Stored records
== == ==

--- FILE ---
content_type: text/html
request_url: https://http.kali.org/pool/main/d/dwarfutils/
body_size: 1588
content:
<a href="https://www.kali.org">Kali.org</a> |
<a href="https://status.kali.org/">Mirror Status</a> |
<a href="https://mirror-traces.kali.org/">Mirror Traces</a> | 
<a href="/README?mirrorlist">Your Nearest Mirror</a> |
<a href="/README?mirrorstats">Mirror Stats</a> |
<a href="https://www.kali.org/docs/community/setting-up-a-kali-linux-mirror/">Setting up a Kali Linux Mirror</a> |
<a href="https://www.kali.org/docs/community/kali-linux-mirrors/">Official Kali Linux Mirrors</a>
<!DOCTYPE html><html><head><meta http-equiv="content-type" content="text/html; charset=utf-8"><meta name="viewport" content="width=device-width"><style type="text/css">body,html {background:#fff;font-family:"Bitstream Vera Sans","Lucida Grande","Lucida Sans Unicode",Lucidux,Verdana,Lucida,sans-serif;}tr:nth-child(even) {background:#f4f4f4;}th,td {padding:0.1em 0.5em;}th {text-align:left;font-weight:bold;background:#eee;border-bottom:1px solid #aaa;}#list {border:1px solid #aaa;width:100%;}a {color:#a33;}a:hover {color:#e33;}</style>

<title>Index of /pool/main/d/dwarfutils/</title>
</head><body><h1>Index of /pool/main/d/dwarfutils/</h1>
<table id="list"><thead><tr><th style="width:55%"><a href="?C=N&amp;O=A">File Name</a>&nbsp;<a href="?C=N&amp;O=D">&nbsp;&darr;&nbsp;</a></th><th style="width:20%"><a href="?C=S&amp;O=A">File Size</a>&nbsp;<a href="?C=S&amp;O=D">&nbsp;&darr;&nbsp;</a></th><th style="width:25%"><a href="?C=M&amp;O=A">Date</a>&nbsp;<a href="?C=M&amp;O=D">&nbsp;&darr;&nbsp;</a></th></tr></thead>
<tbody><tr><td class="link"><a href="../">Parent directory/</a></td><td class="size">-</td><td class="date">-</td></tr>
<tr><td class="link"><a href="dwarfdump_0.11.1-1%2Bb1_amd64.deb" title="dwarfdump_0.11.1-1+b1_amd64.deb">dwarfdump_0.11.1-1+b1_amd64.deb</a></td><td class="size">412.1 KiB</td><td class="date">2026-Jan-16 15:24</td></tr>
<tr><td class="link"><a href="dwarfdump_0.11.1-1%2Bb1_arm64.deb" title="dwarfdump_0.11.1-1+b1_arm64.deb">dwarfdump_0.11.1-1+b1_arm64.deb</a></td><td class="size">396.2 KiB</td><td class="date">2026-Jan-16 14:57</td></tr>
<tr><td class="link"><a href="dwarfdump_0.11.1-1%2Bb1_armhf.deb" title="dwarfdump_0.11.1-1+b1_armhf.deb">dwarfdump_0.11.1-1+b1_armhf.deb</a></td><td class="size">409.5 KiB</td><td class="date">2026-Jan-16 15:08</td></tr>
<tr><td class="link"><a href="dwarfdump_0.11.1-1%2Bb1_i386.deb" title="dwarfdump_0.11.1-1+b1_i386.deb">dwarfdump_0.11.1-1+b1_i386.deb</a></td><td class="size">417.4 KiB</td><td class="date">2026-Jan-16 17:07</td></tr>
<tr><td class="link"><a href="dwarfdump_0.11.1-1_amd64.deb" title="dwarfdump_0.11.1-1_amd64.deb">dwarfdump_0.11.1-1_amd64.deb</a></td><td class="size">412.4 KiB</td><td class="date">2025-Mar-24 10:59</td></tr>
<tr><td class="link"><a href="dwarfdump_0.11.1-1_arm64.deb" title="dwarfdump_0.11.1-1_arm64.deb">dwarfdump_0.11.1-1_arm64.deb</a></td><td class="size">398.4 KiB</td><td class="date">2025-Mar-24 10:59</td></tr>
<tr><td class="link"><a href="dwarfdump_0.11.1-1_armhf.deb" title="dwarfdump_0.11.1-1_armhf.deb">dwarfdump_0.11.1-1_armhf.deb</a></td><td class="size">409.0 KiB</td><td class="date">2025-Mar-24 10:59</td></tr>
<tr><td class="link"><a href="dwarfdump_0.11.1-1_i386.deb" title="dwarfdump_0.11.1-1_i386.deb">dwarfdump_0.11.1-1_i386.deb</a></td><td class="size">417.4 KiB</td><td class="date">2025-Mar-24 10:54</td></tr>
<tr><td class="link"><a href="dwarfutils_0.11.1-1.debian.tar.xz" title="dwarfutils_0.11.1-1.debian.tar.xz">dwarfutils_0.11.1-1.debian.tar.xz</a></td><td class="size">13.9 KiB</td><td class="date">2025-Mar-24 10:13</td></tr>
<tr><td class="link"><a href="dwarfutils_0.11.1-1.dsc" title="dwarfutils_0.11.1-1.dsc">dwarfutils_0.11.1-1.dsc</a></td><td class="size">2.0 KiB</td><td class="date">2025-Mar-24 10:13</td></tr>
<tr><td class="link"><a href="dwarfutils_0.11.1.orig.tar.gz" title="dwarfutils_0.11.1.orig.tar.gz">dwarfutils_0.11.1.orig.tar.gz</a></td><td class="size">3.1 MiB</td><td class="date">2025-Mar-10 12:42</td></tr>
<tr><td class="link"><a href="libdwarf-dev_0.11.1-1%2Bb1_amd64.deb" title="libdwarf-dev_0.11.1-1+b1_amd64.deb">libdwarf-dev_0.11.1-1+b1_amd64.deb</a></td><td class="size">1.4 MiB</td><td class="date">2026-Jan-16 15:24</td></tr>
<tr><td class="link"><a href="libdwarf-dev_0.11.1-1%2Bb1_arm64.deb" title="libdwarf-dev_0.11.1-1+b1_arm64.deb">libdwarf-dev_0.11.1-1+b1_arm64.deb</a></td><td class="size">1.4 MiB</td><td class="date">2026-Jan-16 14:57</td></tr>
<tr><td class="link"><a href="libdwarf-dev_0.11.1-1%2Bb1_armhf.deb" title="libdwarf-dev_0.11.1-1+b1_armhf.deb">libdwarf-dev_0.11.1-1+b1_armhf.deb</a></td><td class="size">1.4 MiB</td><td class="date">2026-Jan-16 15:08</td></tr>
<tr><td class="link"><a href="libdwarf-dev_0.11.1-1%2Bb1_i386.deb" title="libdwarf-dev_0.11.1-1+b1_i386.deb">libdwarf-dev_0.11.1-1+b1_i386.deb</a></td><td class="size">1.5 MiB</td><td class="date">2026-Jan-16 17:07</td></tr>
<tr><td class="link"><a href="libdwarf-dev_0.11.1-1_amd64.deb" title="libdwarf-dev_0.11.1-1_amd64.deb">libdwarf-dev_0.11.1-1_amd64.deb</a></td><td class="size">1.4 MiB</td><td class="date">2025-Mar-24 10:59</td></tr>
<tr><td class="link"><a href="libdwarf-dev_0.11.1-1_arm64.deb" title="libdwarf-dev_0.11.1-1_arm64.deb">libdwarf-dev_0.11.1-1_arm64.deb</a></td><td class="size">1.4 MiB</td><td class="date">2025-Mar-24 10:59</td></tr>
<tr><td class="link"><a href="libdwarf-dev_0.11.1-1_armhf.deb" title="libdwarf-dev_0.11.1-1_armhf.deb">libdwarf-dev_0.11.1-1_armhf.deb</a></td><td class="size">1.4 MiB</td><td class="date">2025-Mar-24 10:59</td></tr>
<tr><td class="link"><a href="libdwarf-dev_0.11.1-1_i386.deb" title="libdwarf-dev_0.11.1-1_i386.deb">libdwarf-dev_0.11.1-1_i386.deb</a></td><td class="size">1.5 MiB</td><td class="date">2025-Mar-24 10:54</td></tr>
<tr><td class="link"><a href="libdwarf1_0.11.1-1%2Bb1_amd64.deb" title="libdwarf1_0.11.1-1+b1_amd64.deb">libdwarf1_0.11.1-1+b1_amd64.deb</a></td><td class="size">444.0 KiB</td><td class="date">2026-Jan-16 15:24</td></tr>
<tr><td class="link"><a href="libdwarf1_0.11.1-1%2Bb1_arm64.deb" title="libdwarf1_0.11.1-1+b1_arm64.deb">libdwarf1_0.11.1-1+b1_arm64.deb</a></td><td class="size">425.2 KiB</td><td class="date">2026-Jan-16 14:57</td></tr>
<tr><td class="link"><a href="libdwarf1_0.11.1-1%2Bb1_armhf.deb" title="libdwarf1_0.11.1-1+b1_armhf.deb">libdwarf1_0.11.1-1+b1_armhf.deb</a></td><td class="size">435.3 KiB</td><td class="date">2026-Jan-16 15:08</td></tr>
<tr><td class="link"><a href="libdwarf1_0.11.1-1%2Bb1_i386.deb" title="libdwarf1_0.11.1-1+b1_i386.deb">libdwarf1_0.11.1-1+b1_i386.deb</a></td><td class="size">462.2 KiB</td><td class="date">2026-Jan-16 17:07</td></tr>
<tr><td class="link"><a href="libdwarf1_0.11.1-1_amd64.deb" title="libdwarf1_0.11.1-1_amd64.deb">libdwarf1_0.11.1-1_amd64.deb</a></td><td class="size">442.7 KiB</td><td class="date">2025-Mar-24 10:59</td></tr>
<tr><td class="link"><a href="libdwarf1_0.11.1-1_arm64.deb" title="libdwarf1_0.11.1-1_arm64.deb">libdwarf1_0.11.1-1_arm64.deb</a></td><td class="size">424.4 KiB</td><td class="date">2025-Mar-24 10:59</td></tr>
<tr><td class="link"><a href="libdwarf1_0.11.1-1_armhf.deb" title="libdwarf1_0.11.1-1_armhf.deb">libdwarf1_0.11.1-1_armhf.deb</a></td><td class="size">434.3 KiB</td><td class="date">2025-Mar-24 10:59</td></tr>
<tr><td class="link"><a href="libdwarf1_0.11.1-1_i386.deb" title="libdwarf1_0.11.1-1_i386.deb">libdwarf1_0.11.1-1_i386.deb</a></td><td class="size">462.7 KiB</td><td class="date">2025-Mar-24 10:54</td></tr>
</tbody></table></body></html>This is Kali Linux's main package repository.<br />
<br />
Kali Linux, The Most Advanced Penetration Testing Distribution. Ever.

== == ==

Activity >> Starting with the first line of the records, repeat every line up to and including the one containing "</head><body><h1>Index of /pool/main/d/dwarfutils/</h1>", and nothing else.

Written response >>
--- FILE ---
content_type: text/html
request_url: https://http.kali.org/pool/main/d/dwarfutils/
body_size: 1588
content:
<a href="https://www.kali.org">Kali.org</a> |
<a href="https://status.kali.org/">Mirror Status</a> |
<a href="https://mirror-traces.kali.org/">Mirror Traces</a> | 
<a href="/README?mirrorlist">Your Nearest Mirror</a> |
<a href="/README?mirrorstats">Mirror Stats</a> |
<a href="https://www.kali.org/docs/community/setting-up-a-kali-linux-mirror/">Setting up a Kali Linux Mirror</a> |
<a href="https://www.kali.org/docs/community/kali-linux-mirrors/">Official Kali Linux Mirrors</a>
<!DOCTYPE html><html><head><meta http-equiv="content-type" content="text/html; charset=utf-8"><meta name="viewport" content="width=device-width"><style type="text/css">body,html {background:#fff;font-family:"Bitstream Vera Sans","Lucida Grande","Lucida Sans Unicode",Lucidux,Verdana,Lucida,sans-serif;}tr:nth-child(even) {background:#f4f4f4;}th,td {padding:0.1em 0.5em;}th {text-align:left;font-weight:bold;background:#eee;border-bottom:1px solid #aaa;}#list {border:1px solid #aaa;width:100%;}a {color:#a33;}a:hover {color:#e33;}</style>

<title>Index of /pool/main/d/dwarfutils/</title>
</head><body><h1>Index of /pool/main/d/dwarfutils/</h1>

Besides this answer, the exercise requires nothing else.